Dans cette comédie tournée en Espagne, une miniville artificielle du désert accueille, à l’ombre des mesas, d’un cratère de météorite et de champignons surgis d’essais nucléaires, de jeunes astronomes et des cadets de l’espace. Ces surdoués viennent montrer leurs projets futuristes aux organisateurs, comme aux parents, aussi givrés que leur progéniture. De charmantes petites filles à moitié sorcières participent au bal des fous. Des extraterrestres s’invitent à la fête. Scarlett Johansson en vedette de cinéma blasée et lascive n’a pas grand-chose de consistant à se mettre sous la dent, Tom Hanks incarne le grand-papa trouble-fête sans traits d’étincelle. Tilda Swinton joue de son profil androgyne comme d’une pièce de monnaie lancée au casino. Le charme n’opère pas, hélas ! Mais quel exercice de style ! Et que de beau monde en ville !

Ce même jour, des manifestants contre la réforme des retraites en France ont pris d’assaut la gare de Cannes à l’appel du syndicat des travailleurs. Une bombe agricole a explosé et blessé un passant. Des coupures de gaz et d’électricité rappelaient à des hôteliers et à des restaurateurs de la ville que la vie n’est pas que du cinéma. Sacrée Cannes !

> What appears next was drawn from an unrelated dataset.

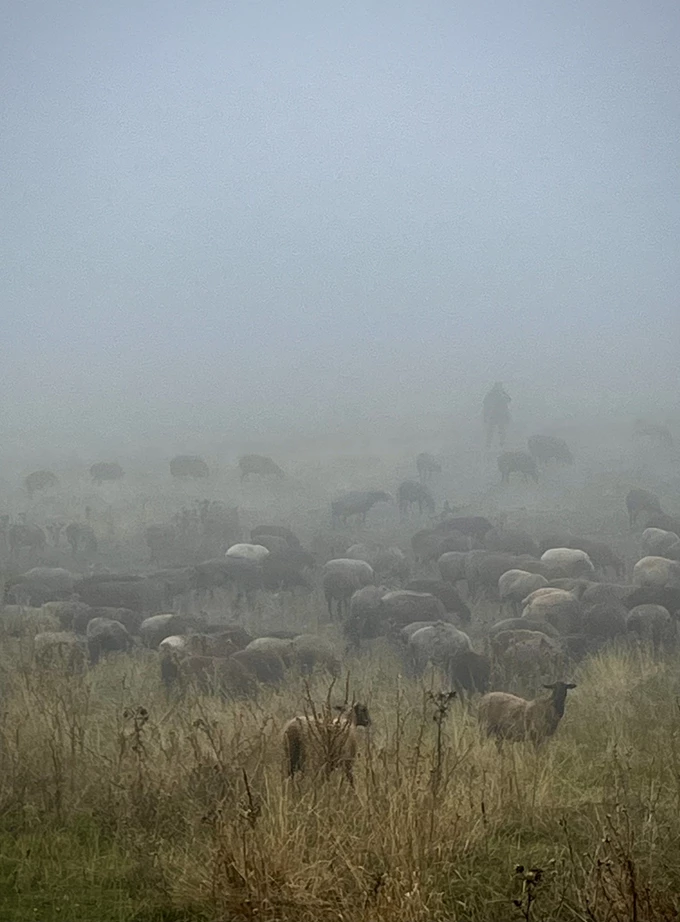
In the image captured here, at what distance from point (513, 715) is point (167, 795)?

Dessous honteux de la papauté

Entre Wes Anderson et l’octogénaire Marco Bellocchio, aucun point commun sinon l’espoir d’une Palme d’or en perpétuelle échappée. Huitième tentative du côté de Bellocchio. Dur ! Ce grand cinéaste italien académique explore le passé de son pays avec une méticulosité de moine, une patte assez lourde, mais des images d’un perfectionnisme admirable. Avec L’enlèvement, sur des éclairages à la Rembrandt, il signe un drame historique à partir d’une trame passionnante. Sous la papauté hautement réactionnaire de Pie IX, au milieu du XIXe siècle, des enfants juifs étaient kidnappés par les soldats du Vatican pour se voir baptisés et éduqués dans la foi catholique, en futurs prêtres égrenant les Ave, croix au cou.

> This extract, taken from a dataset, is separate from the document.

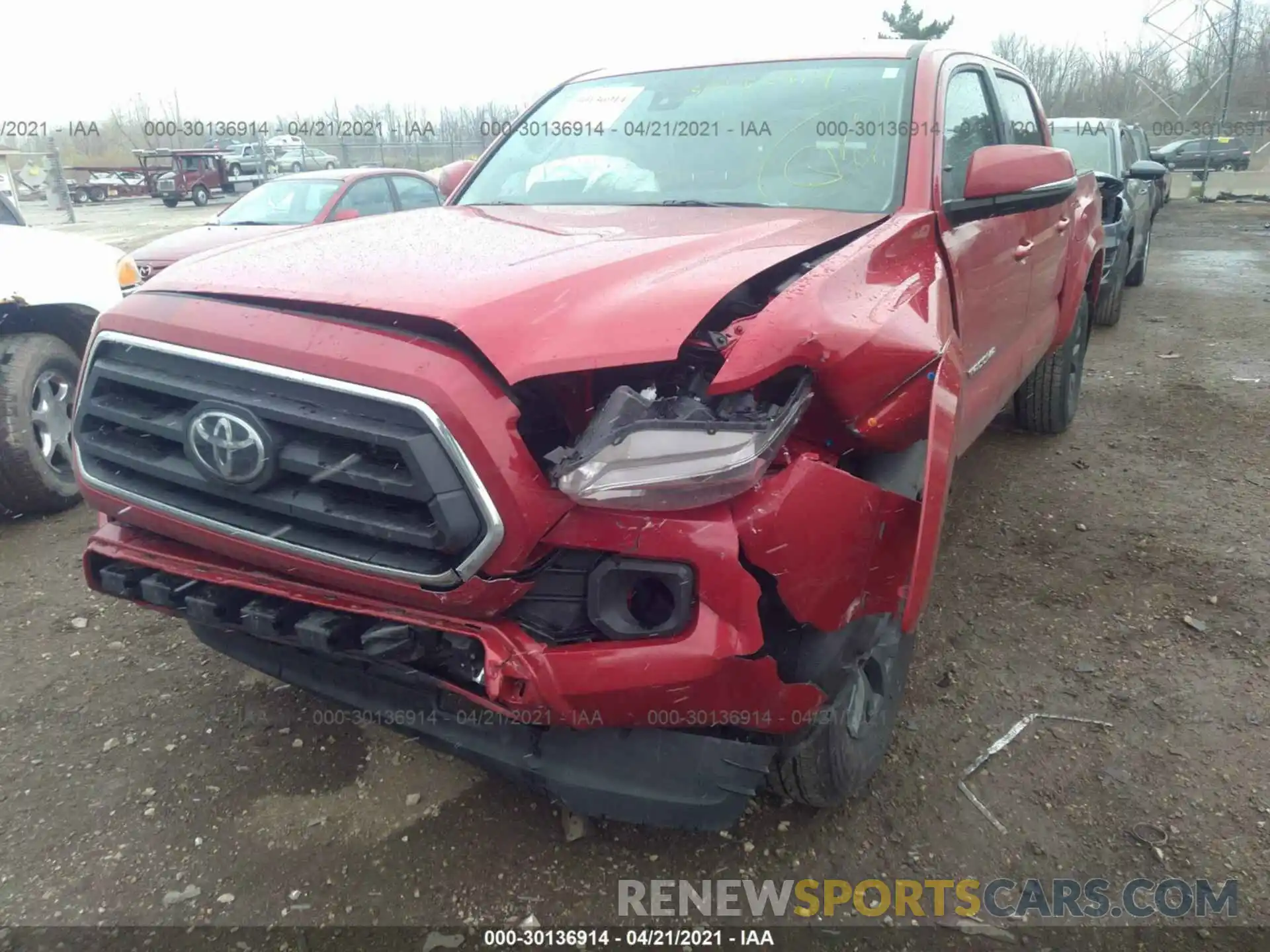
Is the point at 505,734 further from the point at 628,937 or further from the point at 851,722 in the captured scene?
the point at 851,722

L’histoire véridique d’Edgardo Mortara, six ans, arraché aux bras aimants de ses parents bolonais, le cerveau bientôt lavé, en dit long sur la tyrannie religieuse comme sur le pouvoir de la résistance. Car sa famille juive se battit bec et ongles. Les journaux et les caricaturistes dénonçaient de la plume et du crayon vitrioliques ce scandale devenu politique. Entre le Vatican et les luttes populaires, on voit le torchon brûler, la révolution gronder et Pie IX s’acheminer vers une part sans odeur de sainteté…

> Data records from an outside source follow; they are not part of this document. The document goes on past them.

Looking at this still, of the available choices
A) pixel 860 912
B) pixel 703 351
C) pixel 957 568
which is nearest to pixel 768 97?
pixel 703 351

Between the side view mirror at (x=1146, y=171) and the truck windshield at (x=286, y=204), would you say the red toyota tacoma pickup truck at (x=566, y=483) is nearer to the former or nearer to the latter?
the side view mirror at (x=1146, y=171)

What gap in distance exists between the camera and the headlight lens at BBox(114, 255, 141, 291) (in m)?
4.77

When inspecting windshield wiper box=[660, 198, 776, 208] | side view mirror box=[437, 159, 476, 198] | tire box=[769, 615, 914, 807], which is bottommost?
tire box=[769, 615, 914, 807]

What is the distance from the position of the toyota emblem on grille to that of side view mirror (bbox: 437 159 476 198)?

Le film est impeccable et écrasant. Bellocchio, au service de sa fresque, ne parvient guère à pénétrer la psyché profonde des protagonistes. L’émotion se laisse désirer, jusqu’à travers le jeu des acteurs. L’enlèvement est noble et beau, parfaitement réalisé. Il lui manque des silences, des sous-entendus, des regards en biais, une grâce pas catholique du tout, assez subtile pour nous atteindre au coeur. Dommage ! Demain, le souffle de la Palme va-t-il passer ?

Odile Tremblay est l’invitée du Festival de Cannes.